[What is being asked]
Could you copy every line of the items below without changing a single character?

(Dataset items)
[BEGIN]

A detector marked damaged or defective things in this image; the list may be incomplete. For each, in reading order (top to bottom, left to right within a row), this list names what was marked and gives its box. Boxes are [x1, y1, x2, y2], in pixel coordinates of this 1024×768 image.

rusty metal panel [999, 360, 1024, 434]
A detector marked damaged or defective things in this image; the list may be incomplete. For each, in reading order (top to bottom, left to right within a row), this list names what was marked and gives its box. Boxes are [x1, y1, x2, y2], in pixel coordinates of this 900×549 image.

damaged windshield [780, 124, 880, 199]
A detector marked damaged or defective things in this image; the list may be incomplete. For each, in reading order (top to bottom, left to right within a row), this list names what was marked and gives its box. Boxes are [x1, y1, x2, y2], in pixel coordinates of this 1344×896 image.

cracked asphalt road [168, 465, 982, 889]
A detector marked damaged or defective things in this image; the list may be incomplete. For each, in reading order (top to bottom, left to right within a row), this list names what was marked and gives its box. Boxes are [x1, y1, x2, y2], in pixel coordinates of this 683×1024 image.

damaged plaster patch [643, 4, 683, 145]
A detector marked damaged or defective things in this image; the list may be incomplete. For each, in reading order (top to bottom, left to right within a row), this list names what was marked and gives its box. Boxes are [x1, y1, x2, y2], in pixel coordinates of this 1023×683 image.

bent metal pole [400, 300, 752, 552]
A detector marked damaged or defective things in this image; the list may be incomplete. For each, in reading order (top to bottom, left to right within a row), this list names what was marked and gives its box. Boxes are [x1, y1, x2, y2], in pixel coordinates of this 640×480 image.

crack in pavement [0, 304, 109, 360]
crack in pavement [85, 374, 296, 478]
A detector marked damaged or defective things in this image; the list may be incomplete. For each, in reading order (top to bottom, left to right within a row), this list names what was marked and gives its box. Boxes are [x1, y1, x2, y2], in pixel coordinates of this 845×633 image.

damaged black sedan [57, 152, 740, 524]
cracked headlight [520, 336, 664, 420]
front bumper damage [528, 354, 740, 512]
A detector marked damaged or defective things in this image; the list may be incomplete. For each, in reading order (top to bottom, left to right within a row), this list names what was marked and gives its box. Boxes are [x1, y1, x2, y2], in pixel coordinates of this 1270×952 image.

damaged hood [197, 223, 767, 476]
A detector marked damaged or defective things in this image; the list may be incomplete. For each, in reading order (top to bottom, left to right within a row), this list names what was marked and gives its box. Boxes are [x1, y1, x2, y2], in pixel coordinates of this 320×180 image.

[END]

[Result]
A detector marked damaged or defective things in this image; the list may be incomplete. For each, in reading order (top to bottom, left to right within a row), this list names what was marked and gives its box. Boxes are [x1, y1, x2, y2], in pixel coordinates of this 1024×768 image.

rusty metal panel [999, 360, 1024, 434]
A detector marked damaged or defective things in this image; the list may be incomplete. For each, in reading order (top to bottom, left to right within a row), this list names what was marked and gives its box. Boxes are [x1, y1, x2, y2], in pixel coordinates of this 900×549 image.

damaged windshield [780, 124, 880, 199]
A detector marked damaged or defective things in this image; the list may be incomplete. For each, in reading order (top to bottom, left to right within a row), this list names what was marked and gives its box. Boxes are [x1, y1, x2, y2], in pixel coordinates of this 1344×896 image.

cracked asphalt road [168, 465, 982, 889]
A detector marked damaged or defective things in this image; the list may be incomplete. For each, in reading order (top to bottom, left to right within a row), this list names what was marked and gives its box. Boxes are [x1, y1, x2, y2], in pixel coordinates of this 683×1024 image.

damaged plaster patch [643, 4, 683, 145]
A detector marked damaged or defective things in this image; the list may be incomplete. For each, in reading order (top to bottom, left to right within a row), this list names what was marked and gives its box. Boxes are [x1, y1, x2, y2], in pixel coordinates of this 1023×683 image.

bent metal pole [400, 300, 752, 552]
A detector marked damaged or defective things in this image; the list may be incomplete. For each, in reading order (top to bottom, left to right within a row), this list names what was marked and gives its box. Boxes are [x1, y1, x2, y2], in pixel coordinates of this 640×480 image.

crack in pavement [0, 304, 109, 360]
crack in pavement [85, 374, 296, 478]
A detector marked damaged or defective things in this image; the list may be incomplete. For each, in reading order (top to bottom, left to right within a row), this list names what was marked and gives its box. Boxes are [x1, y1, x2, y2], in pixel coordinates of this 845×633 image.

damaged black sedan [57, 152, 740, 524]
cracked headlight [520, 336, 664, 420]
front bumper damage [528, 354, 740, 512]
A detector marked damaged or defective things in this image; the list may be incomplete. For each, in reading order (top to bottom, left to right within a row), this list names what was marked and gives its box. Boxes are [x1, y1, x2, y2], in pixel coordinates of this 1270×952 image.

damaged hood [197, 223, 767, 476]
A detector marked damaged or defective things in this image; the list may be incomplete. For each, in reading order (top to bottom, left to right within a row), this list names what was marked and gives its box. Boxes are [x1, y1, x2, y2], in pixel coordinates of this 320×180 image.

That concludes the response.